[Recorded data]
⟨

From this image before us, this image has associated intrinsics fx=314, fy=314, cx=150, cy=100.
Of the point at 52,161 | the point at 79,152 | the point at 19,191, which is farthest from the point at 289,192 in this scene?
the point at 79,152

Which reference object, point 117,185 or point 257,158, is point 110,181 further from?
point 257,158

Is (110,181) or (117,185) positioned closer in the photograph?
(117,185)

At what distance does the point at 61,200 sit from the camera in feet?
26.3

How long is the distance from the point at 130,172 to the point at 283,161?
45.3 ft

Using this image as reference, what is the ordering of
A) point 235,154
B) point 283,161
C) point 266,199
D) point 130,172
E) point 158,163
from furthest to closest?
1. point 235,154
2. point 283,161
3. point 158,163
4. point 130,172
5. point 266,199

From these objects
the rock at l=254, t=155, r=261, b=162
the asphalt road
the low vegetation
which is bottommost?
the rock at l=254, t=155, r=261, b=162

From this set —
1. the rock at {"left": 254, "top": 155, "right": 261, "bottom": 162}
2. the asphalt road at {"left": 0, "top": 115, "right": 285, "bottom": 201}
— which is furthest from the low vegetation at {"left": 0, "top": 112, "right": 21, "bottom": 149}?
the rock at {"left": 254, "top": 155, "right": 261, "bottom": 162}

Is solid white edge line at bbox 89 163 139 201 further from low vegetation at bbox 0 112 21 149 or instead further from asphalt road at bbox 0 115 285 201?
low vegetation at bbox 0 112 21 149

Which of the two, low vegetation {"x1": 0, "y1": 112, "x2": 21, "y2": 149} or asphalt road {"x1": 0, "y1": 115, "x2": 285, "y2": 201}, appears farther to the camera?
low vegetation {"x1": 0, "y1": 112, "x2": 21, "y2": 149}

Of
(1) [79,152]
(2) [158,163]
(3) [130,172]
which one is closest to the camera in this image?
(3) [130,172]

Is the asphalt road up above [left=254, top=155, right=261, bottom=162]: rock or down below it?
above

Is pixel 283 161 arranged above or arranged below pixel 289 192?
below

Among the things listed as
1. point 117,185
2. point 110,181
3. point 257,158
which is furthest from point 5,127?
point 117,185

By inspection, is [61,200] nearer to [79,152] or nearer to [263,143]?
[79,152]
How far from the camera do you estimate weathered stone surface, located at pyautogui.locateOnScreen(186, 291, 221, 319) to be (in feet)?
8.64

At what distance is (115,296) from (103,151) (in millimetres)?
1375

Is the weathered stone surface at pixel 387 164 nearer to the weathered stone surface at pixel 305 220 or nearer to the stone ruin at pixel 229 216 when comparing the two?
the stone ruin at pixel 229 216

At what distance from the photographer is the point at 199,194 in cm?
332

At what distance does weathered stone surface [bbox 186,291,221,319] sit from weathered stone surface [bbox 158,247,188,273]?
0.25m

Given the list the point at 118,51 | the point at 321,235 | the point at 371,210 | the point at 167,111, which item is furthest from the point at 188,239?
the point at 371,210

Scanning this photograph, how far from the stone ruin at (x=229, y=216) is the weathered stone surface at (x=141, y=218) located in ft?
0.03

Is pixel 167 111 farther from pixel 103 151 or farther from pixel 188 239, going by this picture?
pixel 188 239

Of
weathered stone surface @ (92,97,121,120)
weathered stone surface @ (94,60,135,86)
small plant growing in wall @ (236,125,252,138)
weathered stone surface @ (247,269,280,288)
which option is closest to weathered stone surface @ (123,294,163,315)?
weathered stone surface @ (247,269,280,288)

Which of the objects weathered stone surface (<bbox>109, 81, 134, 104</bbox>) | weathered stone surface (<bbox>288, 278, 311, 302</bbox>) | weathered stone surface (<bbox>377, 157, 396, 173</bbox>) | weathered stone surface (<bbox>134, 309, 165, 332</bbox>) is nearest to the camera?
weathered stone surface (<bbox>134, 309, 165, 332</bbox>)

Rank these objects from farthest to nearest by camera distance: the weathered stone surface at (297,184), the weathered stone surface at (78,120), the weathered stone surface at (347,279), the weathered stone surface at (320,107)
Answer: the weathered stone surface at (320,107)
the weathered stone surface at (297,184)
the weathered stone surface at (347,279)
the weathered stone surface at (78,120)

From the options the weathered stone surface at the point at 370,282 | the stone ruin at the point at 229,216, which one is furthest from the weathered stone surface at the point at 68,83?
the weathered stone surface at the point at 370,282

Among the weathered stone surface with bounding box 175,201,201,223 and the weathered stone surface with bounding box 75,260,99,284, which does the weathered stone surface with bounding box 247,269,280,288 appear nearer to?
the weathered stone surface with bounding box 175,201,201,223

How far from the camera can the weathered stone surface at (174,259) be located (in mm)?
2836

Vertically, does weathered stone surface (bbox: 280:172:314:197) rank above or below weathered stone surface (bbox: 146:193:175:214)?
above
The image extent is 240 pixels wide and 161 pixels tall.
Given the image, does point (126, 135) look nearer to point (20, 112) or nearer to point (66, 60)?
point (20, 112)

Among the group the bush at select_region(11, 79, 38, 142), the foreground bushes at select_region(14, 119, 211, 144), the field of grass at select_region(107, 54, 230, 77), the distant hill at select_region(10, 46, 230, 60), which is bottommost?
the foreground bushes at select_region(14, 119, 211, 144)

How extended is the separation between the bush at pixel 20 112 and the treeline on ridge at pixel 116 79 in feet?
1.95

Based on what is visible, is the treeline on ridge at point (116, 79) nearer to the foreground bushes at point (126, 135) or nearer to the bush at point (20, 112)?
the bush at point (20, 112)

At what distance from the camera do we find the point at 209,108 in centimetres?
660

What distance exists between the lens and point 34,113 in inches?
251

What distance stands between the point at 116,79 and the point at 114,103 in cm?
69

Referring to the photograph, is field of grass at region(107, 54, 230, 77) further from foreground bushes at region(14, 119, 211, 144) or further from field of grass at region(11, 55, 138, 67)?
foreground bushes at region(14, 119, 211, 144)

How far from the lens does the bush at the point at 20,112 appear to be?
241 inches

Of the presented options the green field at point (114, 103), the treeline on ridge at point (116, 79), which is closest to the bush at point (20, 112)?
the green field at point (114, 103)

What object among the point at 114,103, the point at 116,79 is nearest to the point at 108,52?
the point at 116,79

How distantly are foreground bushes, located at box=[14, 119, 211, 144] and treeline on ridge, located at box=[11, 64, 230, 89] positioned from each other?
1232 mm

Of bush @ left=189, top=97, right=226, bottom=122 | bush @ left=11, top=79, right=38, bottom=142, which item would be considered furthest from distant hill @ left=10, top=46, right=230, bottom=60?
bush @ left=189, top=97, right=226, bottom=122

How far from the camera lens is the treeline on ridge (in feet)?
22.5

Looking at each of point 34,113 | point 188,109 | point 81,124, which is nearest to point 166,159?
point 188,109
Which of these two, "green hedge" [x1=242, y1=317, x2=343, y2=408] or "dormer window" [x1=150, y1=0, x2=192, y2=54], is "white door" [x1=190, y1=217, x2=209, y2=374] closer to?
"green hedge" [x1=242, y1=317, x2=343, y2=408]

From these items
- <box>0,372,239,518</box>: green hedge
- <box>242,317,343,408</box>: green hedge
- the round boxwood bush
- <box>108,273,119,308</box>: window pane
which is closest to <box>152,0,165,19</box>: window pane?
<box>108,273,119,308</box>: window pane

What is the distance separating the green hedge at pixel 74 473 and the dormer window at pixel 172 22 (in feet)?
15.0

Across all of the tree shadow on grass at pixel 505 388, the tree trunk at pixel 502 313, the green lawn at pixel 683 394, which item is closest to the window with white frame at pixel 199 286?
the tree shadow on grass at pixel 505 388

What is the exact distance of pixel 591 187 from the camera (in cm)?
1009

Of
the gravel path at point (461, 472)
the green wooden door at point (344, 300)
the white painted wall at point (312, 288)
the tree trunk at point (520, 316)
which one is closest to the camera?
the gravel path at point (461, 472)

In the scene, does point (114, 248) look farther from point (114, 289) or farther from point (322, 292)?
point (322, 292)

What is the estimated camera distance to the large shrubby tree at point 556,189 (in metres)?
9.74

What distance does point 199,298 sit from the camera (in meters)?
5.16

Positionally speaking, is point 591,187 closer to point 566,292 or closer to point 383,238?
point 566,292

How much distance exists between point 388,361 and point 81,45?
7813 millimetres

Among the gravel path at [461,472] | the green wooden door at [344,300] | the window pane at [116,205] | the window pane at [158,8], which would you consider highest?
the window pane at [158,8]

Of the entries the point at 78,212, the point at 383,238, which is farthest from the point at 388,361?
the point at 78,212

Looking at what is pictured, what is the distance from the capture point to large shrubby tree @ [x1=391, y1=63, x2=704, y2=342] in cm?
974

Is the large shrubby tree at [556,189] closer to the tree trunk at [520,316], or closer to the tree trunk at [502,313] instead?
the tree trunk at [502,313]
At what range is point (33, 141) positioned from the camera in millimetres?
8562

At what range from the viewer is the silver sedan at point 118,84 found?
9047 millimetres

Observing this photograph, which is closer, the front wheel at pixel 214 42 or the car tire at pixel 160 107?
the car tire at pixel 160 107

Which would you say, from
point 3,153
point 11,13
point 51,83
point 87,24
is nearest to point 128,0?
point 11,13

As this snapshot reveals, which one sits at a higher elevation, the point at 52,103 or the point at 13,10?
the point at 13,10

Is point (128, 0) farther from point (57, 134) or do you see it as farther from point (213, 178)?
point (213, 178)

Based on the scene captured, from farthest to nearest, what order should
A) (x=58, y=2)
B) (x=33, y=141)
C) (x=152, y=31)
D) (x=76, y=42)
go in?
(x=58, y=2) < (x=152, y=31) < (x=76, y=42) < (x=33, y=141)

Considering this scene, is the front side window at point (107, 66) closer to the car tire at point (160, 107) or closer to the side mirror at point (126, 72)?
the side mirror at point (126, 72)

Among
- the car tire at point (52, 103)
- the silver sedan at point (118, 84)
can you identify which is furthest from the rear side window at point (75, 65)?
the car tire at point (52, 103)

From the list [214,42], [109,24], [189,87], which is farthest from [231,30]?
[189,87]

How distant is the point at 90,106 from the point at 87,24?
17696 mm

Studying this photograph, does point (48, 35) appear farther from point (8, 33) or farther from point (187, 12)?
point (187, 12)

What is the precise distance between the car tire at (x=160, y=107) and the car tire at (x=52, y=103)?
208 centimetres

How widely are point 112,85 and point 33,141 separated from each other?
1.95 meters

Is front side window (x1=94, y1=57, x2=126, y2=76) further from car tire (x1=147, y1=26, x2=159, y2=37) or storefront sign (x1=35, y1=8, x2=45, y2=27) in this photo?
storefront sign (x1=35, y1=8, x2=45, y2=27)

⟩

## Problem to solve:
Set down, exactly and in full, the lines from the one containing "How distant is" through the end of the entries; no other line belongs.

## Full solution:
How distant is the point at 90,106 from the point at 87,24?
17696 mm

Studying this photograph, does point (48, 35) appear farther from point (8, 33) or farther from point (187, 12)?
point (187, 12)

What is the precise distance between the car tire at (x=160, y=107) and the car tire at (x=52, y=103)?
208 centimetres

How widely are point 112,85 and point 33,141 separated from each other?
1.95 meters

Is front side window (x1=94, y1=57, x2=126, y2=76) further from car tire (x1=147, y1=26, x2=159, y2=37) or storefront sign (x1=35, y1=8, x2=45, y2=27) in this photo?
storefront sign (x1=35, y1=8, x2=45, y2=27)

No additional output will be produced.